Developing Microsoft Edge extensions powered by SoTA NLP models

A step-by-step tutorial on building a Microsoft Edge extension for text paraphrasing using PEGASUS, KeyBERT, and WordNet

Tezan Sahu
Data Science at Microsoft

--

A Microsoft Edge extension is a small program that allows developers to modify or “extend certain functionality in Microsoft Edge. It enhances the browsing experience of a specific target audience by usually performing a niche function. Information aggregation, web content enrichment, ad blocking, memory optimization, and password management are just some examples of the plethora of functionality these extensions enable.

Developing an extension for Edge is not very complicated. Such extensions are built on web technologies like HTML, JavaScript, and CSS. Based on the functionality that they are designed to provide, these extensions may also require a server with API endpoints exposed that the user interface can interact with.

Source: Image created by the author.

In this article, I present a detailed overview of how to get started creating your very own Edge extensions that leverage state-of-the-art NLP techniques. I show this with an extension I’ve created to be an AI-powered text paraphraser and synonym finder for keywords in text. I use the PEGASUS transformer model from HuggingFace for paraphrasing, along with the KeyBERT model for keyword extraction, and WordNet to find synonyms. Such an extension might come in handy for numerous purposes, including rewriting a block of sentences in an article, post, or email.

So, let’s get started!

Tl;dr: This repository contains all the code mentioned in this article. Although GitHub gists are used as code snippets throughout this article, if copied directly, they may not work as intended. In case you face such issues, please refer to the repository for the exact directory structure and code that goes into each file.

Bird’s-eye view of how the extension works

Let’s start by giving the extension a name. I will call it Janus AI: Smart Paraphrasing Solution (According to Roman mythology, Janus is the god of change and transitions, and the idea of paraphrasing is to “change” the expression of some text for better clarity).

The user interface of the extension is to be a popup (like most other extensions) that allows users to input text for paraphrasing in two ways:

  • The user can type or paste textual content into the input box.
  • The user can select a piece of text from any tab in the browser and click the extension to automatically populate the input box.
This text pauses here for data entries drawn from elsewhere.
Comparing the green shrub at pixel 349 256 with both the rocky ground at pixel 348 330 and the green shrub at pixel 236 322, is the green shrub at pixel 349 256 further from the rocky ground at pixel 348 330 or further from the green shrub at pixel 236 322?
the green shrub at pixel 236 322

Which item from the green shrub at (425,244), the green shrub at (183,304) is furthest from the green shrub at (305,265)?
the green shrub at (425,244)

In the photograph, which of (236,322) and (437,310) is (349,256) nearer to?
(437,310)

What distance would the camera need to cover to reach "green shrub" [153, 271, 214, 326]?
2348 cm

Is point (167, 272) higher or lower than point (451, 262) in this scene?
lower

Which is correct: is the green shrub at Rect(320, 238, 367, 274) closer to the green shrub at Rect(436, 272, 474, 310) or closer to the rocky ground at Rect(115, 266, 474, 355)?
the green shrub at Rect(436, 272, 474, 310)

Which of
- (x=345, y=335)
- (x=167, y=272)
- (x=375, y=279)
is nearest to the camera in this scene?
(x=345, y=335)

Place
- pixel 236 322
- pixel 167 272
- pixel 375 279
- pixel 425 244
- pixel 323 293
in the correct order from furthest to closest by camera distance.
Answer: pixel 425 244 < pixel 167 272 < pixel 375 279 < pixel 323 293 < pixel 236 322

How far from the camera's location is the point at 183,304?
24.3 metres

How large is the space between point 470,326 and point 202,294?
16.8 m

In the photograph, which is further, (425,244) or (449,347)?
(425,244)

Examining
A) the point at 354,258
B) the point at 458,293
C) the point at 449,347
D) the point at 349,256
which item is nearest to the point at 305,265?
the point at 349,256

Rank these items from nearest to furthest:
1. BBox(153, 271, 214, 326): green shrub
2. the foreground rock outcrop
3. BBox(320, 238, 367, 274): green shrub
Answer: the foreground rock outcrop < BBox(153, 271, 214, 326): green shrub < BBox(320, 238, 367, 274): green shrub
When the user clicks the “Rephrase” button, the extension sends the text to the API server, which performs the paraphrasing using PEGASUS, keyword extraction using KeyBERT, and then finds synonyms for these keywords using WordNet. When the result is returned to the extension, the paraphrased text, along with the keywords and their synonyms, is displayed on the popup.

The user can then copy the paraphrased text just as it is or modify it with the synonyms of the keywords identified and then copy the text for further use.

Developing the RESTful API server

Janus AI requires a RESTful API server for the extension to send the user’s input text and receive the paraphrased text along with the keywords and their synonyms. I spin up this server using FastAPI as it is extremely powerful yet very simple to use and has pretty good documentation. The API endpoints of this server use the modules for paraphrasing, keyword extraction, and synonym finding.

Preliminaries

First, I create a folder called server/ for the API server, which contains two files: main.py and paraphrasingModule.py. Then I install the following packages in a virtual environment:

fastapi==0.75.2
keybert==0.5.1
nltk==3.7 # To leverage WordNet for finding synonyms
sentence-splitter==1.4 # To split sentences from input text
sentencepiece==0.1.96 # Required by PEGASUS paraphraser model
torch==1.11.0
transformers==4.18.0
uvicorn==0.17.6 # Lightweight server to run FastAPI code

These packages are found in the server/requirements.txt file.

Module for paraphrasing, keyword extraction and synonym finding

The server/paraphrasingModule.py file contains the PEGASUS paraphraser, KeyBERT keyword extractor, and synonym finder.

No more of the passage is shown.